In Japan, the stakeholders in a candidate’s decisions come from all areas of their lives. Receiving consensus from their group is important, and the group’s role is to protect the individual from making an error in judgment.

  1. Bilingual candidates are limited in supply.Recruiting English and Japanese bilingual talent in Japan is similar to recruiting Spanish and English bilingual talent in the United States. Great bilingual candidates are out there, but their number is finite.
  2. You may be flying blind. Usually, companies have an informal internal reference checking system when hiring candidates. For the first hire, you may not have that luxury. Do your own reference checks or pay a third party. Asking a search firm to do reference checks may be like having the fox guard the henhouse.

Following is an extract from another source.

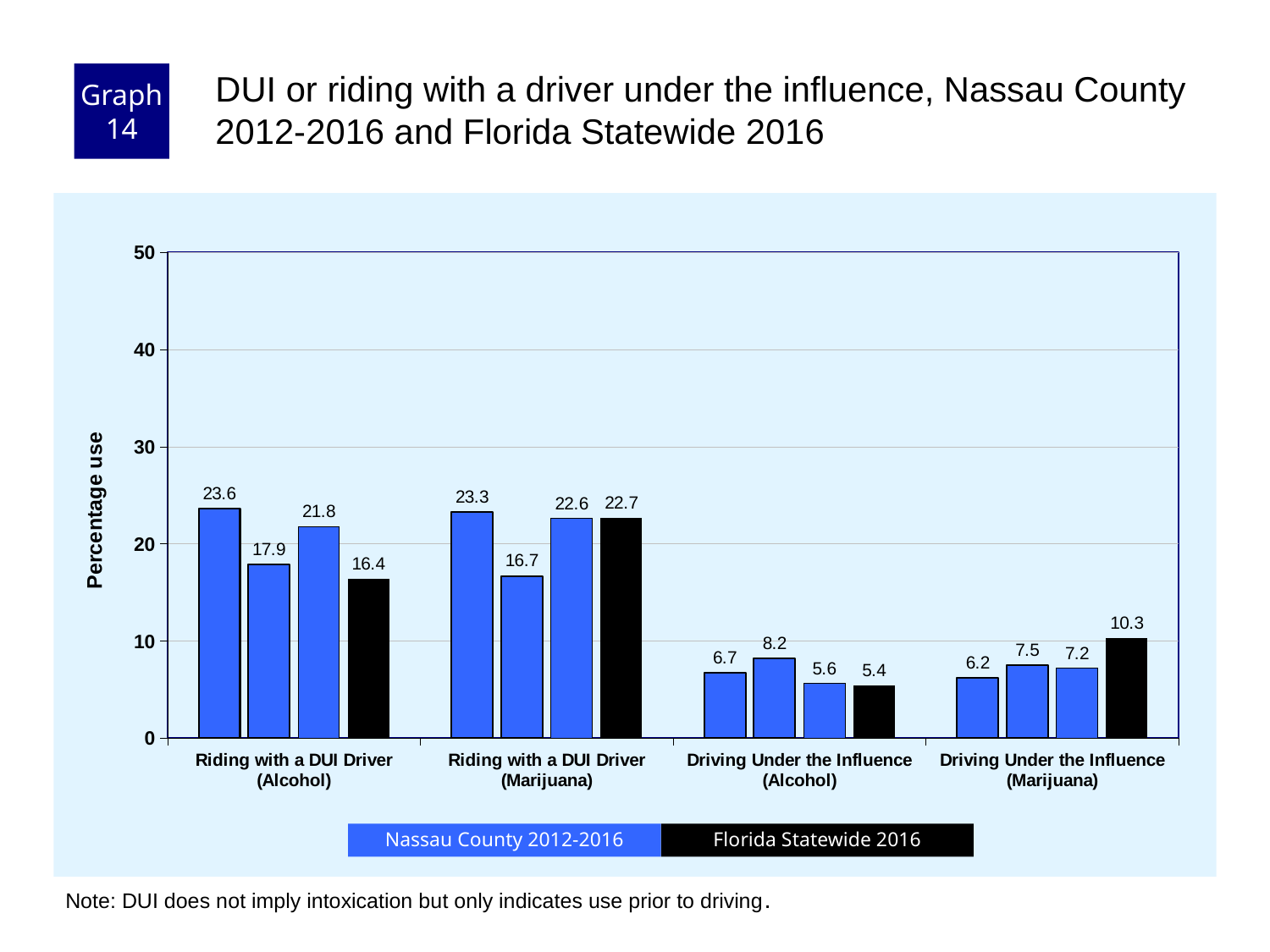
What is the difference between the Florida Statewide 2016 values for Riding with a DUI Driver (Marijuana) and Riding with a DUI Driver (Alcohol)? 6.3 How many series does the legend list? 2 For which category is the Florida Statewide 2016 value lowest? Driving Under the Influence (Alcohol) Which has the larger Florida Statewide 2016 value: Driving Under the Influence (Alcohol) or Driving Under the Influence (Marijuana)? Driving Under the Influence (Marijuana) For which category is the Florida Statewide 2016 value highest? Riding with a DUI Driver (Marijuana) What is the label of the y axis? Percentage use What is the value of the tallest Nassau County 2012-2016 bar in the Riding with a DUI Driver (Alcohol) group? 23.6 What kind of chart is shown on the slide? bar chart How many categories are shown on the x axis? 4 Is the Florida Statewide 2016 value for Riding with a DUI Driver (Alcohol) greater or less than 20? less What is the Florida Statewide 2016 value for Riding with a DUI Driver (Alcohol)? 16.4 What is the Florida Statewide 2016 value for Driving Under the Influence (Marijuana)? 10.3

6 Winning Strategies of Recruiting in Japan

  1. Write a compelling job description. Most job descriptions are depressingly generic. A great job outline emphasizes opportunities and challenges—not just the skills and qualifications required. You’re selling an opportunity, so tap into your inner creative director (think Don Draper from the show Madmen) and come up with an advertising campaign for your company and the position that you want to fill.
  1. Where will the candidate be in five years?Communicate candidates’ career paths to them. Great candidates have a five-year horizon and expect to excel. What is the dream at the end of the rainbow? How will the position change others’ lives, internally or externally? What is the Big Hairy Audacious Goal (BHAG—see James Collins and Jerry Porras’ 1994 book, Built to Last: Successful Habits of Visionary Companies)?
  1. Get connected. The Japan External Trade Organization (JETRO) provides foreign investors with abundant information on all aspects of doing business in Japan and also offers expert consultation services and even free temporary office space throughout the country.
  1. Choose the right recruiting partner. Your recruiting partner is your voice in the market. Your partner should match your company’s culture, passion, and values. A limited pool of candidates means that you may only get one shot at the best and brightest in the market. It’s far easier to hold one firm accountable than several.
  1. The right hire can be a golden recruiting goose.Top talent follows top talent.
  1. The offer!When making an offer to a candidate, remember Goldilocks and the Three Bears.The offer should not be too soft or too hard but just right. If you underpay or overpay your first hire, you risk salary inequity problems down the road.